Directive :: Put every line of the entries below into a JSON list of strings, one string per line, and leave out the blank lines.
* * * * *
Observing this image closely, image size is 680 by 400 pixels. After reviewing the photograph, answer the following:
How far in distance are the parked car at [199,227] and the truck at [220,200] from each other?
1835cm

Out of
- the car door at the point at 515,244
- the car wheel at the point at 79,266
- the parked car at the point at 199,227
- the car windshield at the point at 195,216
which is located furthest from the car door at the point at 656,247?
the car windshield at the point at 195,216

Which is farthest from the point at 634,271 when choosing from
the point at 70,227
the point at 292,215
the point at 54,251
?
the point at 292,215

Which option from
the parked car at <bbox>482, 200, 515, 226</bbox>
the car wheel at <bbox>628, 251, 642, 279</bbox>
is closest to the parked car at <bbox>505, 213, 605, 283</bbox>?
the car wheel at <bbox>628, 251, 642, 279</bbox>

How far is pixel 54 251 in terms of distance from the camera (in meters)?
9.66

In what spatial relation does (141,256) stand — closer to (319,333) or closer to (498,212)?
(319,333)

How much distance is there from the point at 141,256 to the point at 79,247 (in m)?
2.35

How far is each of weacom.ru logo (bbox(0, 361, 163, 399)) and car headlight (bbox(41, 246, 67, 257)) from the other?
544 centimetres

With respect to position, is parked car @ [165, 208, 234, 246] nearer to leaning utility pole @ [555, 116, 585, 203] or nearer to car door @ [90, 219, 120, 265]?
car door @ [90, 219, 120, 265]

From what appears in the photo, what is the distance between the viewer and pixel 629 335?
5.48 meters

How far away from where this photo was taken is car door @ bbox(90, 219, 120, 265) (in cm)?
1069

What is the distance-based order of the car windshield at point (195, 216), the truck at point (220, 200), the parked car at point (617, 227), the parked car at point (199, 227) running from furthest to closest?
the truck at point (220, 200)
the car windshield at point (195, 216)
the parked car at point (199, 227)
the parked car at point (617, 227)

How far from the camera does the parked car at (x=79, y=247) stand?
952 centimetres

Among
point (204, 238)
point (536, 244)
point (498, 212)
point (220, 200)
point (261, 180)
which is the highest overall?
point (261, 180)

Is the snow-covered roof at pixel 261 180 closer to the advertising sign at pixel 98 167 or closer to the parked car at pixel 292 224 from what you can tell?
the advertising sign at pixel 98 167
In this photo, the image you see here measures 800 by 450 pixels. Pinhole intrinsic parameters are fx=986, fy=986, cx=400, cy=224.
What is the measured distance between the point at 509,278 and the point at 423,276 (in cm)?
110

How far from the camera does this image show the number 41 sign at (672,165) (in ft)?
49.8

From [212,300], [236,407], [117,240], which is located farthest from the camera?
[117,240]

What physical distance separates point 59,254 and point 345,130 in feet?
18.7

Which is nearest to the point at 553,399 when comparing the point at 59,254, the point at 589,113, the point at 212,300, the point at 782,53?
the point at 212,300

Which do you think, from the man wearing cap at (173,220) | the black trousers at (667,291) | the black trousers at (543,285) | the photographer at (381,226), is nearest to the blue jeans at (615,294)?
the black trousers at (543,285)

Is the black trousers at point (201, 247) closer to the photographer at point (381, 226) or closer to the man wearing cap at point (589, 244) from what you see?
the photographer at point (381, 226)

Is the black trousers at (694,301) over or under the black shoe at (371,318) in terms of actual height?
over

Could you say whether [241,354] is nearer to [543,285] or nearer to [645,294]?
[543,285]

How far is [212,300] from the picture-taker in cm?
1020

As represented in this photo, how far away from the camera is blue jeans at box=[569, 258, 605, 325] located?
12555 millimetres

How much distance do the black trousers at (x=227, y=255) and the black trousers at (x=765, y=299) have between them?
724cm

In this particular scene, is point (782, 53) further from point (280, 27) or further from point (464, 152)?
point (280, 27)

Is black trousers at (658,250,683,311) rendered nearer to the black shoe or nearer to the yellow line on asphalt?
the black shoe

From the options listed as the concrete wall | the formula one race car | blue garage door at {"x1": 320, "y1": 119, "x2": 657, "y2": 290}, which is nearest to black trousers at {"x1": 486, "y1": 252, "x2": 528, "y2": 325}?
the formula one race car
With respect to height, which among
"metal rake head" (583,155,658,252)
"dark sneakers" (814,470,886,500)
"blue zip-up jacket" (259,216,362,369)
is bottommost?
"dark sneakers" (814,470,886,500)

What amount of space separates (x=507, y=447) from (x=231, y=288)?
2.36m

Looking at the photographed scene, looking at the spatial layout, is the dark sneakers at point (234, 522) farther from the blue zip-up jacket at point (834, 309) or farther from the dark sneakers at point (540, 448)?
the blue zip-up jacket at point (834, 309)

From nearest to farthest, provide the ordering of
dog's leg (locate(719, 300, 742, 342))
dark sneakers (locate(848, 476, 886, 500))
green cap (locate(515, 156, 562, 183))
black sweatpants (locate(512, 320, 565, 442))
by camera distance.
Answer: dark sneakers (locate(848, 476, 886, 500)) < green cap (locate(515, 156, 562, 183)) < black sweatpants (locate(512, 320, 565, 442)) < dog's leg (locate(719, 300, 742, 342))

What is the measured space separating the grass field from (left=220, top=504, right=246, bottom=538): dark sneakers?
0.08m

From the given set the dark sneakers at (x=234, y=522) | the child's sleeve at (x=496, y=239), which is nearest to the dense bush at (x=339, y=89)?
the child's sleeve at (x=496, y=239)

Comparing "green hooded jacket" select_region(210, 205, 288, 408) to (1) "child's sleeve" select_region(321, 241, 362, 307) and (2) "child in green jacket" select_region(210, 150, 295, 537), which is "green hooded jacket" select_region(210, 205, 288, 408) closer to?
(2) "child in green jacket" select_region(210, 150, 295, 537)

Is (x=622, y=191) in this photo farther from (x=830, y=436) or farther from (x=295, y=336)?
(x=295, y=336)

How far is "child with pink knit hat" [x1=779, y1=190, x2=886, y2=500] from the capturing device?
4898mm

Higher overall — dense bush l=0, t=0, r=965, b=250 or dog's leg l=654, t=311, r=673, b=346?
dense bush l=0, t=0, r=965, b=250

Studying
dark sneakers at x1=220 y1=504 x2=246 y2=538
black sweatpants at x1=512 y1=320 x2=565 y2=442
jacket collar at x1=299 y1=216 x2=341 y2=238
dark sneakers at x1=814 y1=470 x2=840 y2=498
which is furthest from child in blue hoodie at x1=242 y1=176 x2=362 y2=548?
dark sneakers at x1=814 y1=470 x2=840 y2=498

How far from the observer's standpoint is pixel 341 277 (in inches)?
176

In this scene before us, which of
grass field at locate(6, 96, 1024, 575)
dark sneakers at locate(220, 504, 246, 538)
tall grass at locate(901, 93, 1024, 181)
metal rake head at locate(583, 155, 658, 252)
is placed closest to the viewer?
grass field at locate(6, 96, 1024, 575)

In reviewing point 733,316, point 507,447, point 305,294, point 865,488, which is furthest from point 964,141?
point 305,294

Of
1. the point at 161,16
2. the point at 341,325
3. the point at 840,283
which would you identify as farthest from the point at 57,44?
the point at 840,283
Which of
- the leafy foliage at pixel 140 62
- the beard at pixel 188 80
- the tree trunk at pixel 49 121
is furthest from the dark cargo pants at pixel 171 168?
* * * * *
Solved problem ::
[
  "Observing this image closely, image size is 680 by 400 pixels. After reviewing the photograph, answer the following:",
  "How far in distance are the parked car at [199,227] and the truck at [220,200] from each other?",
  "1835cm",
  "Out of",
  "- the car door at the point at 515,244",
  "- the car wheel at the point at 79,266",
  "- the parked car at the point at 199,227",
  "- the car windshield at the point at 195,216",
  "which is located furthest from the car door at the point at 656,247?",
  "the car windshield at the point at 195,216",
  "Which is farthest from the point at 634,271 when choosing from",
  "the point at 70,227",
  "the point at 292,215",
  "the point at 54,251",
  "?",
  "the point at 292,215",
  "Which option from",
  "the parked car at <bbox>482, 200, 515, 226</bbox>",
  "the car wheel at <bbox>628, 251, 642, 279</bbox>",
  "is closest to the parked car at <bbox>505, 213, 605, 283</bbox>?",
  "the car wheel at <bbox>628, 251, 642, 279</bbox>",
  "How far is pixel 54 251 in terms of distance from the camera (in meters)?",
  "9.66",
  "In what spatial relation does (141,256) stand — closer to (319,333) or closer to (498,212)?",
  "(319,333)",
  "How much distance is there from the point at 141,256 to the point at 79,247 (in m)?",
  "2.35",
  "How far is each of weacom.ru logo (bbox(0, 361, 163, 399)) and car headlight (bbox(41, 246, 67, 257)) from the other?",
  "544 centimetres",
  "With respect to position, is parked car @ [165, 208, 234, 246] nearer to leaning utility pole @ [555, 116, 585, 203] or nearer to car door @ [90, 219, 120, 265]?",
  "car door @ [90, 219, 120, 265]",
  "From what appears in the photo, what is the distance between the viewer and pixel 629 335?",
  "5.48 meters",
  "How far away from where this photo was taken is car door @ bbox(90, 219, 120, 265) (in cm)?",
  "1069",
  "What is the distance-based order of the car windshield at point (195, 216), the truck at point (220, 200), the parked car at point (617, 227), the parked car at point (199, 227) running from furthest to closest?",
  "the truck at point (220, 200)",
  "the car windshield at point (195, 216)",
  "the parked car at point (199, 227)",
  "the parked car at point (617, 227)",
  "How far from the camera does the parked car at (x=79, y=247) stand?",
  "952 centimetres",
  "Among",
  "point (204, 238)",
  "point (536, 244)",
  "point (498, 212)",
  "point (220, 200)",
  "point (261, 180)",
  "which is the highest overall?",
  "point (261, 180)",
  "Is the snow-covered roof at pixel 261 180 closer to the advertising sign at pixel 98 167 or closer to the parked car at pixel 292 224 from what you can tell?",
  "the advertising sign at pixel 98 167",
  "In this photo, the image you see here measures 800 by 450 pixels. Pinhole intrinsic parameters are fx=986, fy=986, cx=400, cy=224.",
  "What is the measured distance between the point at 509,278 and the point at 423,276 (in cm)?",
  "110",
  "How far from the camera does this image show the number 41 sign at (672,165) (in ft)?",
  "49.8",
  "From [212,300], [236,407], [117,240], which is located farthest from the camera?",
  "[117,240]",
  "What physical distance separates point 59,254 and point 345,130 in feet?",
  "18.7",
  "Which is nearest to the point at 553,399 when comparing the point at 59,254, the point at 589,113, the point at 212,300, the point at 782,53?",
  "the point at 212,300",
  "Which do you think, from the man wearing cap at (173,220) | the black trousers at (667,291) | the black trousers at (543,285) | the photographer at (381,226), is nearest to the blue jeans at (615,294)?",
  "the black trousers at (543,285)",
  "Is the black trousers at point (201, 247) closer to the photographer at point (381, 226) or closer to the man wearing cap at point (589, 244) from what you see?",
  "the photographer at point (381, 226)",
  "Is the black trousers at (694,301) over or under the black shoe at (371,318) in terms of actual height?",
  "over",
  "Could you say whether [241,354] is nearer to [543,285] or nearer to [645,294]?",
  "[543,285]",
  "How far is [212,300] from the picture-taker in cm?",
  "1020",
  "As represented in this photo, how far away from the camera is blue jeans at box=[569, 258, 605, 325] located?",
  "12555 millimetres",
  "How much distance do the black trousers at (x=227, y=255) and the black trousers at (x=765, y=299) have between them?",
  "724cm",
  "In this particular scene, is point (782, 53) further from point (280, 27) or further from point (464, 152)?",
  "point (280, 27)",
  "Is black trousers at (658,250,683,311) rendered nearer to the black shoe or nearer to the yellow line on asphalt?",
  "the black shoe",
  "From the options listed as the concrete wall | the formula one race car | blue garage door at {\"x1\": 320, \"y1\": 119, \"x2\": 657, \"y2\": 290}, which is nearest to black trousers at {\"x1\": 486, \"y1\": 252, \"x2\": 528, \"y2\": 325}?",
  "the formula one race car",
  "With respect to height, which among",
  "\"metal rake head\" (583,155,658,252)",
  "\"dark sneakers\" (814,470,886,500)",
  "\"blue zip-up jacket\" (259,216,362,369)",
  "is bottommost?",
  "\"dark sneakers\" (814,470,886,500)",
  "What amount of space separates (x=507, y=447) from (x=231, y=288)?",
  "2.36m",
  "Looking at the photographed scene, looking at the spatial layout, is the dark sneakers at point (234, 522) farther from the blue zip-up jacket at point (834, 309) or farther from the dark sneakers at point (540, 448)?",
  "the blue zip-up jacket at point (834, 309)",
  "From nearest to farthest, provide the ordering of",
  "dog's leg (locate(719, 300, 742, 342))",
  "dark sneakers (locate(848, 476, 886, 500))",
  "green cap (locate(515, 156, 562, 183))",
  "black sweatpants (locate(512, 320, 565, 442))",
  "by camera distance.",
  "Answer: dark sneakers (locate(848, 476, 886, 500)) < green cap (locate(515, 156, 562, 183)) < black sweatpants (locate(512, 320, 565, 442)) < dog's leg (locate(719, 300, 742, 342))",
  "What is the measured space separating the grass field from (left=220, top=504, right=246, bottom=538): dark sneakers?",
  "0.08m",
  "From the given set the dark sneakers at (x=234, y=522) | the child's sleeve at (x=496, y=239), which is nearest to the dense bush at (x=339, y=89)?",
  "the child's sleeve at (x=496, y=239)",
  "Comparing \"green hooded jacket\" select_region(210, 205, 288, 408) to (1) \"child's sleeve\" select_region(321, 241, 362, 307) and (2) \"child in green jacket\" select_region(210, 150, 295, 537), which is \"green hooded jacket\" select_region(210, 205, 288, 408) closer to?",
  "(2) \"child in green jacket\" select_region(210, 150, 295, 537)",
  "Is (x=622, y=191) in this photo farther from (x=830, y=436) or farther from (x=295, y=336)?",
  "(x=295, y=336)",
  "How far is \"child with pink knit hat\" [x1=779, y1=190, x2=886, y2=500] from the capturing device?",
  "4898mm",
  "Higher overall — dense bush l=0, t=0, r=965, b=250 or dog's leg l=654, t=311, r=673, b=346?",
  "dense bush l=0, t=0, r=965, b=250",
  "Studying",
  "dark sneakers at x1=220 y1=504 x2=246 y2=538",
  "black sweatpants at x1=512 y1=320 x2=565 y2=442",
  "jacket collar at x1=299 y1=216 x2=341 y2=238",
  "dark sneakers at x1=814 y1=470 x2=840 y2=498",
  "which is furthest from child in blue hoodie at x1=242 y1=176 x2=362 y2=548?",
  "dark sneakers at x1=814 y1=470 x2=840 y2=498",
  "How far from the observer's standpoint is pixel 341 277 (in inches)?",
  "176",
  "In this scene before us, which of",
  "grass field at locate(6, 96, 1024, 575)",
  "dark sneakers at locate(220, 504, 246, 538)",
  "tall grass at locate(901, 93, 1024, 181)",
  "metal rake head at locate(583, 155, 658, 252)",
  "is placed closest to the viewer?",
  "grass field at locate(6, 96, 1024, 575)",
  "In reviewing point 733,316, point 507,447, point 305,294, point 865,488, which is furthest from point 964,141?",
  "point 305,294",
  "Of",
  "1. the point at 161,16",
  "2. the point at 341,325",
  "3. the point at 840,283",
  "which would you identify as farthest from the point at 57,44?",
  "the point at 840,283",
  "Which of",
  "- the leafy foliage at pixel 140 62",
  "- the beard at pixel 188 80",
  "- the tree trunk at pixel 49 121",
  "is furthest from the dark cargo pants at pixel 171 168?"
]